邵哲见状不大好,担心道:“公子,王妃这怎么回事?”

刚研制出的药粉撒在她被食人虫钻入的伤口上,殷丞御眉心未展,手不停颤抖,说:“已经四个时辰了,如果没有食人虫,她早就醒过来了”还剩下“她现在仍有性命之忧”这一句,殷丞御没说出口。他不想说,不愿意承认她的危险。

殷丞御眼神冷下来,说:“把所有去过牢狱的人,包括府中调过去的守卫,全部缉拿”

邵哲觉得不对劲:“公子,这名义上都是陛下的人啊,我们恐无权调度”

他目光斜视邵哲,似箭在弦:“无论如何,我要所有人出现在我面前。

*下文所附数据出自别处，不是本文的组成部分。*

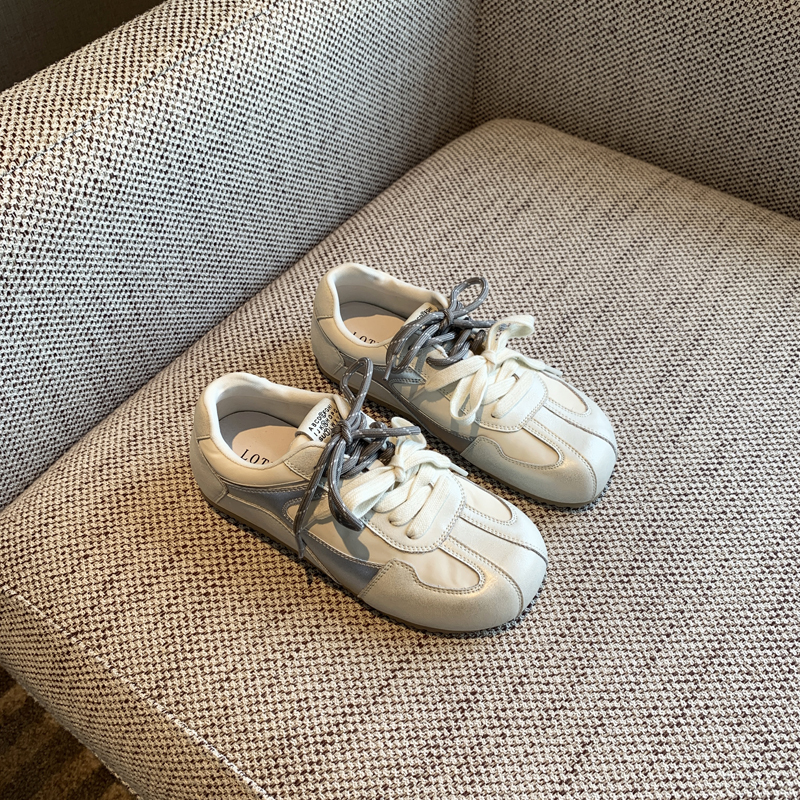 Women's Versatile Flat Hiking Shoes - Comfortable Casual Sports Footwear for Spring 2025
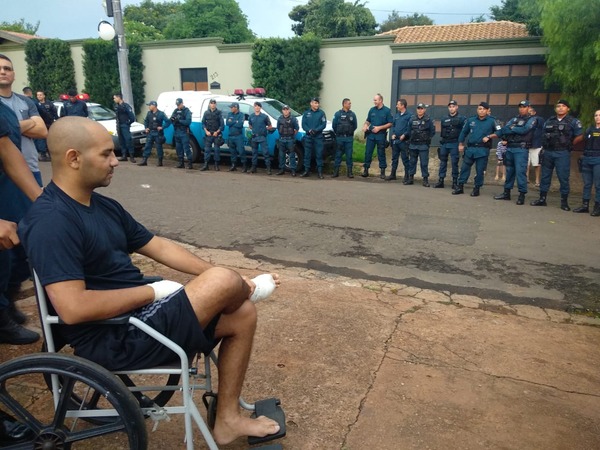 Policial vítima de grave acidente cumprindo seu dever é recebido com festa em Ponta Porã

否则,就是所有人头摆在殷府!”

“是”邵哲一愣,还是从未见过公子发这么大的火,只得硬着头皮答应下。

“看好她,如果她醒了,第一时间告诉我”

“是”

他伸手轻抚她发丝,眼角紧合垂下的样子,有说不出的憔悴和道不明的情绪。

不应该让你以身犯险。

更不应该让你吃假死药。

周韶清再次病发,朱祁镇破例请来太医为其诊治,殷丞御以办案为由随太医前去。太医草草开了几剂药方后便退下煎药,殿内只剩下殷丞御和周韶清两人。

周韶清立刻问:“她怎么样!”那神情是真的担心了。

殷丞御看着面前的女人,没有风云妩媚,像一个关心小辈的姐姐或长辈。他动了下眼睛:“周妃假借病发为由,为引我来见你”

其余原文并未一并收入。